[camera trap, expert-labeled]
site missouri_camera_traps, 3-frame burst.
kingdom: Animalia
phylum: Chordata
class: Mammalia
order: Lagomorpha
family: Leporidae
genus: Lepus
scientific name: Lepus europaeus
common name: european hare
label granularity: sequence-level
• • • • • • •
» **DIRECTIONS**
The response has to give back every record verbatim.

» **RESPONSE TO THE TASK**
[camera trap, expert-labeled]
site missouri_camera_traps, 3-frame burst.
kingdom: Animalia
phylum: Chordata
class: Mammalia
order: Lagomorpha
family: Leporidae
genus: Lepus
scientific name: Lepus europaeus
common name: european hare
label granularity: sequence-level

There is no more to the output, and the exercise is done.